第二章 ルシャーティの修行7

「アンダくんはまっすぐ過ぎたかね。良くも悪くも」
 デミルが、抑えた声で呟いた。こちらへ話しかけたのか、それともただの独り言だったのか、イゼットには判断できない。だから、無言でうなずくにとどめた。しかしデミルは止まらない。なおも母語でやり取りをする二人を見たまま、けれどイゼットに言葉を向けてきた。
「さっきのルーちゃんのやり口は、誰の影響を受けたんだかねえ」
「……さあ、誰でしょう」
 イゼットは形だけの笑みを浮かべて明言を避ける。事実、はっきりとした答えを彼も持ち合わせていなかった。きっと、ルー自身、今までに出会ったすべての人から影響を受けたのだと思う。――イゼットが、色々な人に救われてきたのと同じように。

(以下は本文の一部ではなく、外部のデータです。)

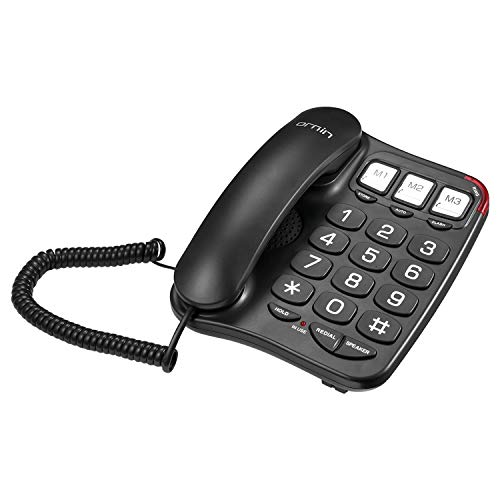 Ornin S016 Big Button Corded Telephone with Speaker, Hearing Aid Compatible for Seniors (Black)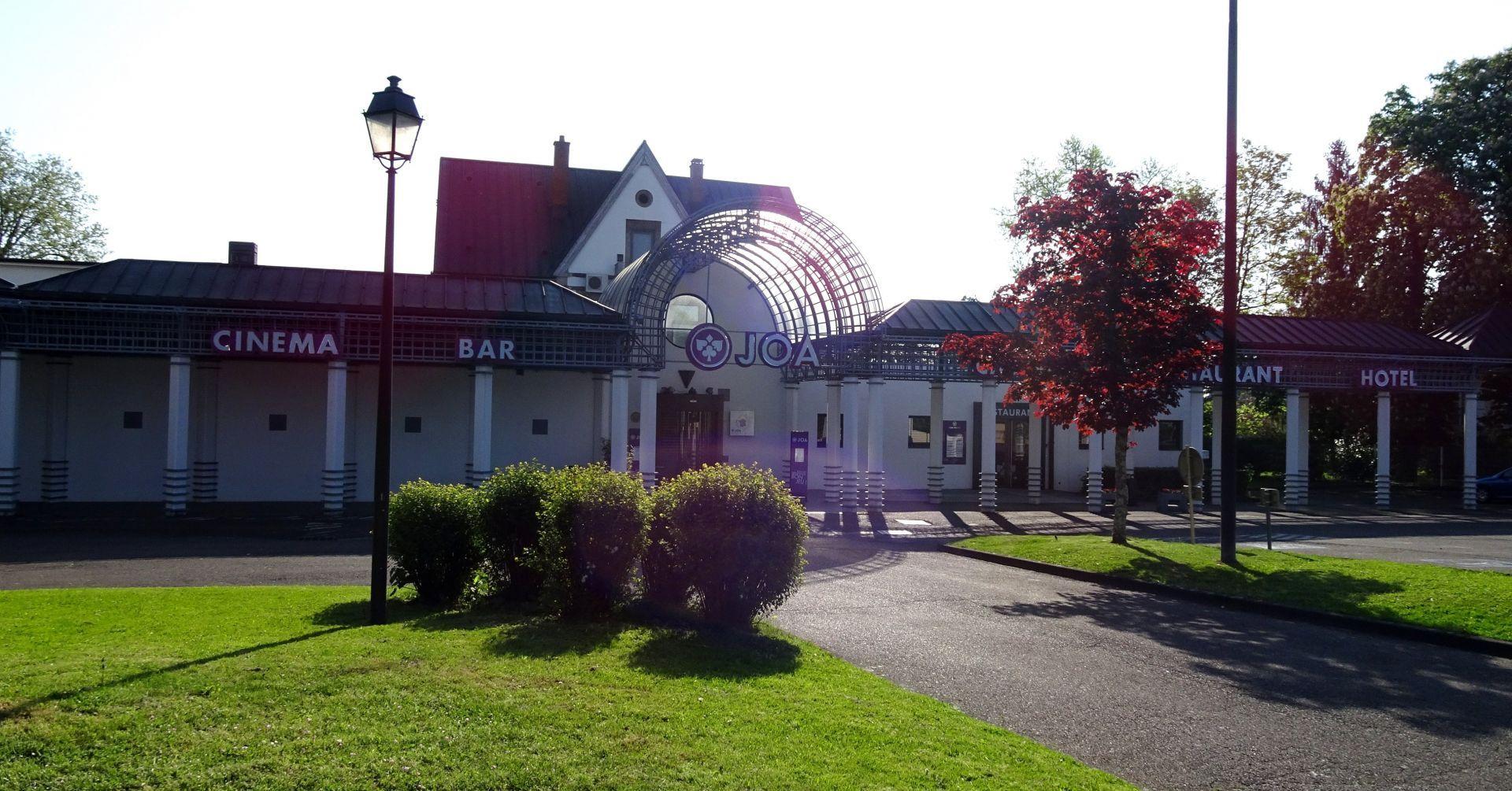 Casino de Luxeuil : avis et informations complémentaires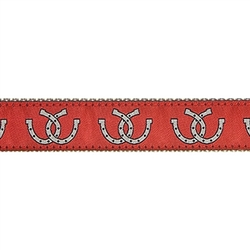 "Horse Shoe - 1.25"" Collars, Leashes and Harnesses"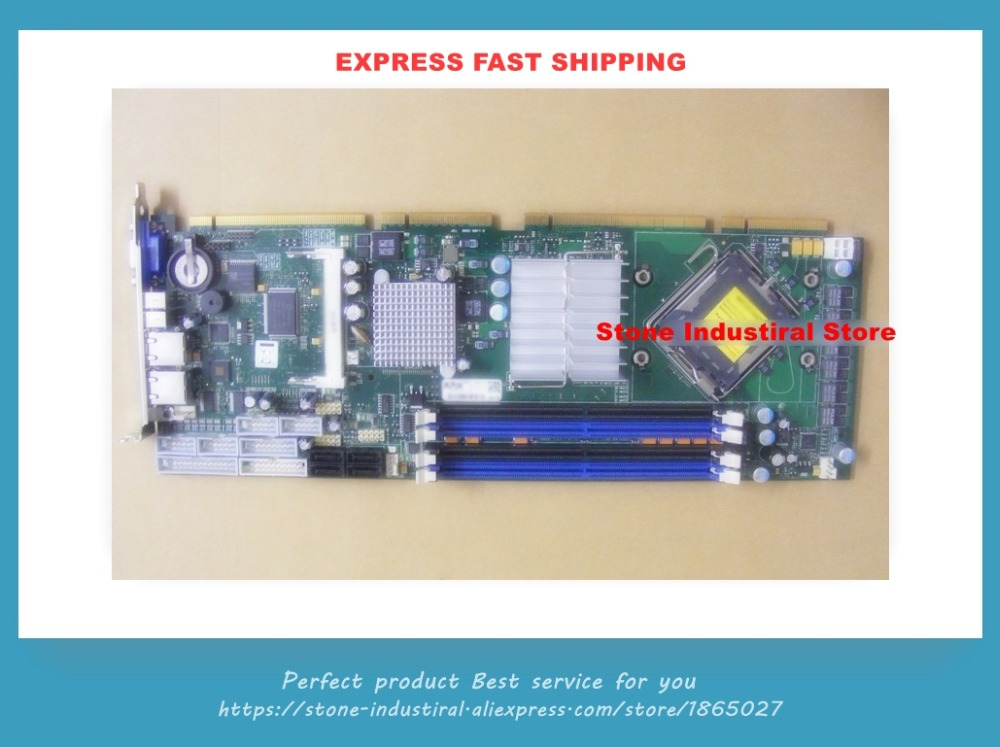 Original LF-PCI-760 NICE (E8400) Q35 chip Full-length industrial equipment motherboard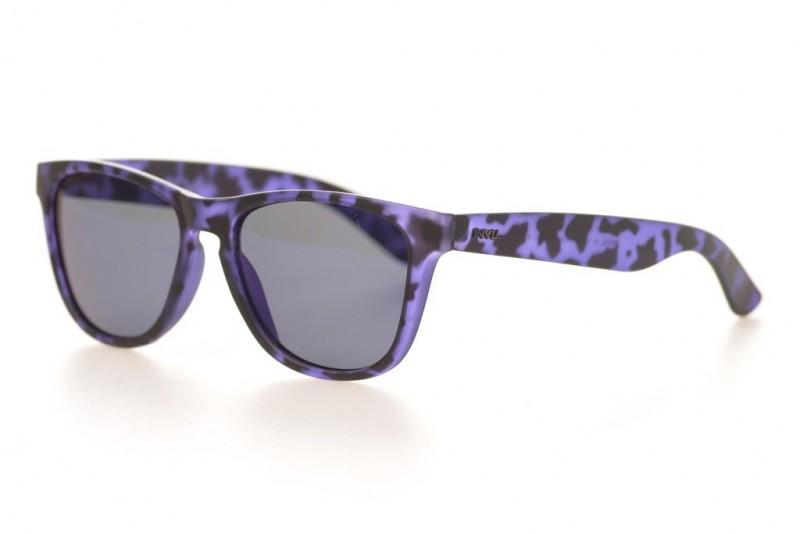 Мужские очки Invu T2401D, фото 30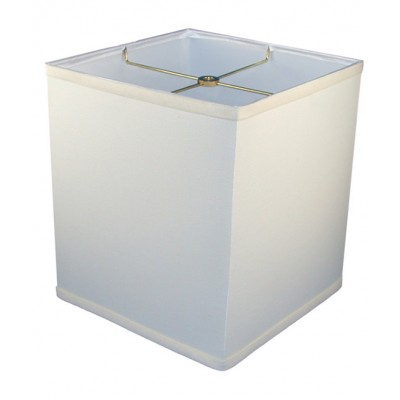 Square Lamp Shade for Hotel Table and Floor Lamps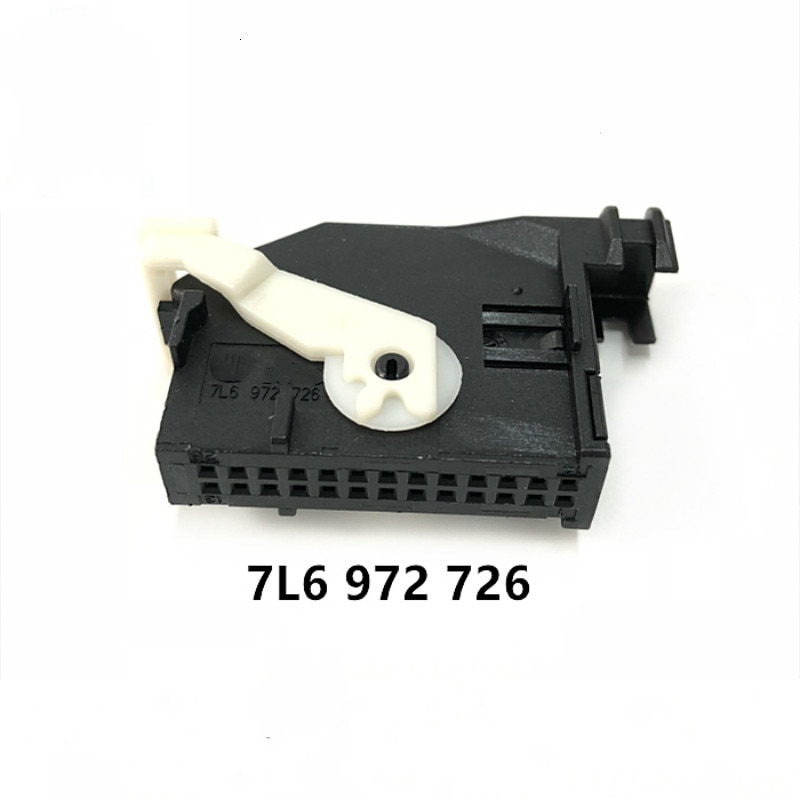 26 Pin/Way Media Retrofit Connector Navigation Controller Plug Socket Housing With Terminal For Volkswagen AUDI 7L6 972 726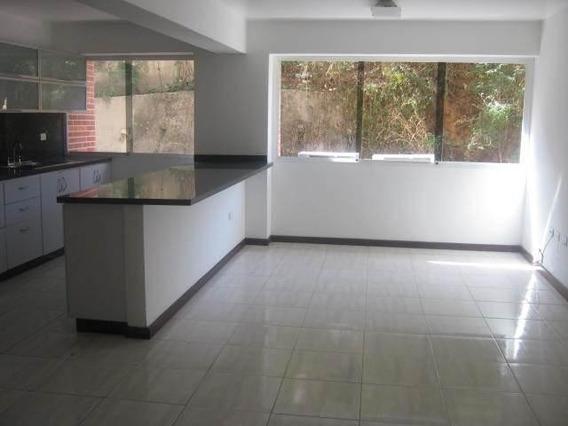 Tibizay Diaz Alquila Apartamento 20-5753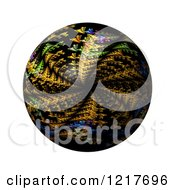 Clipart Of A Colorful Kaleidoscope Globe On White Royalty Free Illustration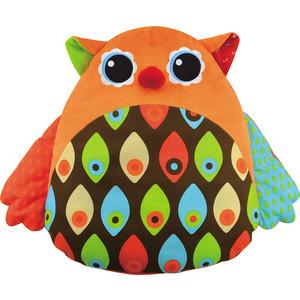 Музыкальная игрушка K'S Kids Сова (KA661) развивающая игрушка ks kids музыкальная сова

 クルク語の会話が途切れた。見れば、ルーとアンダはお互いに礼をとった後、静かに離れた。ルーに背を向けたアンダが、小声で何かを言って走り去った。
 あたりが静まり返る。どこかから、かさかさと生き物の走る音がした。イゼットは、小首をかしげている少女のもとへ、慎重に歩み寄る。
「……ルー」
 そっと声をかけた。すると、彼女は、引き締めていた表情をやわらげる。
「付き合ってもらってすみません、イゼット」
「いい勉強になったよ。お疲れ様」
「ありがとうございます」
 ルーは静かに礼を取る。決闘の後とは思えない穏やかさだ。肌を切り裂くような砂漠の冷たさが、熱狂をさらっていってしまったのかもしれない。
「アンダくんは、どこへ行ったんだろう」
「わかりません。ここからは出てないと思うんですけどね。『風に当たってくる』って言ってました」
「大丈夫かな。これから冷えると思うけど」
「ですね……でも、アンダくんなら大丈夫だと思います。アンダくんですから」
「……よくわからないけど、なんとなくわかるような気もする」
 イゼットは苦笑する。屈託なく笑う少女の手をひいて、彼はデミルの元へ戻った。時折意地の悪い戦争屋は、ルー個人に対しては何も声をかけなかった。頬の傷を歪めて、笑いかけただけだ。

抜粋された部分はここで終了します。